Estando de acuerdo que los pagos directos son un instrumento esencia de la PAC, es necesaria la revisión absoluta de las bases sobre las que se otorgan. Parece imposible que la intención de apoyar la PAC en los resultados y los impactos conseguidos, pueda lograrse si se mantiene la actual distribución de derechos históricos que se ha demostrado absolutamente injusta e ineficaz. Por otra parte, nos parece importante destacar por su efecto redistributivo, la posibilidad de establecer por fin un un techo máximo obligatorio de los pagos directos por explotación”, y no voluntario para los países como ahora. Además, se plantea que los pagos directos tengan en cuenta el empleo generad0. Se añade la posibilidad, además, de pagos “decrecientes” en función del tamaño de las explotaciones, como un sistema para reducir el apoyo a las más grandes y promover un reparto “más equitativo”

Sin embargo, la contradicción interna del documento es evidente y lo demuestra el hecho de que no apueste claramente por los agricultores y agricultoras, así como ganaderos y ganaderas profesionales, dejando la puerta abierta a que los estados puedan rebajar estas exigencias.

Igualmente, y a pesar de que el documento apunta a la ampliación de los objetivos para el sector agrario en relación con el cambio climático como; la reducción de gases efecto invernadero, o la disminución del uso de nitratos, o el aumento de la superficie en agricultura ecológica, sin embargo, no traslada esta idea en una apuesta clara por un modelo de agricultura y ganadería sostenible, ligada al territorio y con claros objetivos de desintensificación.

La falta de transparencia y justicia en el funcionamiento de la cadena alimentaria no es algo que surja de la nada, sino que es consustancial al modelo de agricultura que se ha venido impulsando. Nos satisface que constituya una fuerte preocupación para la Comisión, sin embargo, esto no se conseguirá si no se fortalecen las medidas de regulación de mercados, y en este sentido, en el documento no aparecen demasiadas ideas.  Relacionado con la volatilidad y la vulnerabilidad de las explotaciones, se propone crear una plataforma a escala de la UE sobre la gestión de riesgos, pero tememos que este modelo signifique la privatización del modelo de los seguros agrarios.

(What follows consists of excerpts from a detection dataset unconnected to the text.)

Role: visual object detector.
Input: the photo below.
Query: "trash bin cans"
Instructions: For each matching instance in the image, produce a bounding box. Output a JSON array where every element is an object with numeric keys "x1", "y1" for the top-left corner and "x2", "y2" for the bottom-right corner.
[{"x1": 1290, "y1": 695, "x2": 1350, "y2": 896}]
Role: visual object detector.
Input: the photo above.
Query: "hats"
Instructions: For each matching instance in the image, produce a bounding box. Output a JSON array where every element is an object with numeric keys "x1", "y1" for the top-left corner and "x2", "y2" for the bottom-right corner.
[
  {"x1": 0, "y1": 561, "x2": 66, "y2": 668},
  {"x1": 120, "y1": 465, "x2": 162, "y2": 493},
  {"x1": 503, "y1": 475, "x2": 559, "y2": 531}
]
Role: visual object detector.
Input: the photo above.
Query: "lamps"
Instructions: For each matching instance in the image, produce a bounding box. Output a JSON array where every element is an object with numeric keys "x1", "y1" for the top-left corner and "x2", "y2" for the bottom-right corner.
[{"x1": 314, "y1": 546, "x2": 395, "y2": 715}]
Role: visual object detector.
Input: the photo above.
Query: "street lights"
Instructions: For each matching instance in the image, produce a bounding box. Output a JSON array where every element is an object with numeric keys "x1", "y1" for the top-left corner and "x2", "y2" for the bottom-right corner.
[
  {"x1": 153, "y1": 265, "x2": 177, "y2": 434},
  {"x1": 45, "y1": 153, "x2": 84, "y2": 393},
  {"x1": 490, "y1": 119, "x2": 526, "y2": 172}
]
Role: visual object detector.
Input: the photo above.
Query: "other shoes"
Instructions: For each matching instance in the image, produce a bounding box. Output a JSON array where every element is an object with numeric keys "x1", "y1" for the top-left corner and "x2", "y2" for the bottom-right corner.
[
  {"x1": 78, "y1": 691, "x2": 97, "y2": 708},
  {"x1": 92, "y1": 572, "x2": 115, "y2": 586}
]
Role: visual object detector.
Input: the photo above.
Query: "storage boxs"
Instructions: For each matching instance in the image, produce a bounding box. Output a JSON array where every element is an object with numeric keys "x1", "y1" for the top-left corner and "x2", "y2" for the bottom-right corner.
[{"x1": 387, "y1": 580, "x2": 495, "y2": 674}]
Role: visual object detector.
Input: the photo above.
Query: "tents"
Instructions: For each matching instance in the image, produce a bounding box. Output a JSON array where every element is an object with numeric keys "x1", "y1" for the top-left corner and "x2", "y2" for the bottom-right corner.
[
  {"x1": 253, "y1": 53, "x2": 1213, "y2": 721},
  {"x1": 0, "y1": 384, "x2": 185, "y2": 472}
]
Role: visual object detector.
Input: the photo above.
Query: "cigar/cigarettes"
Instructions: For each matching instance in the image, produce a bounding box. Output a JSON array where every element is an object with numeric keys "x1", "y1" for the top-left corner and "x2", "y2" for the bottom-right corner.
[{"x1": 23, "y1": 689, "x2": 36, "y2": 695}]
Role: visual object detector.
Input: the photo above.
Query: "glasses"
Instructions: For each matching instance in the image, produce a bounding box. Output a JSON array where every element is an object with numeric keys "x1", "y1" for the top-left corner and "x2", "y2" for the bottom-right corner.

Por último, y por primera vez en los sesenta años de historia de la PAC, el documento acentúa la responsabilidad de cada uno de los estados en la ejecución de la Política Agraria, y se abre la posibilidad de que sean los países los que delimiten los propios objetivos y medidas tanto en el primer pilar de ayudas directas, como en el segundo de desarrollo rural. Esto implicaría un mayor seguimiento en el cumplimiento y controles estrictos.  El Ministerio de Agricultura de España, al igual que varios Gobiernos Autonómicos han reaccionado de forma rápida y muy negativa ante esta idea. Sin embargo, y a la vista de la nefasta experiencia acumulada en la gestión que España ha hecho de la PAC, no puede sino llamarnos la atención.  No podemos sino pensar que quizás la posibilidad de adecuar los instrumentos y medidas a la realidad sea una vía interesante que merece la pena analizar, ¿que podría hacer un gobierno con voluntad profunda de cambio social y de lucha por la defensa de la soberanía alimentaria y un mundo rural vivo, si tuviera la posibilidad de aterrizar de manera ajustada a la realidad de cada territorio rural y a las necesidades de cada sector productivo los ingentes recursos que suponen la PAC?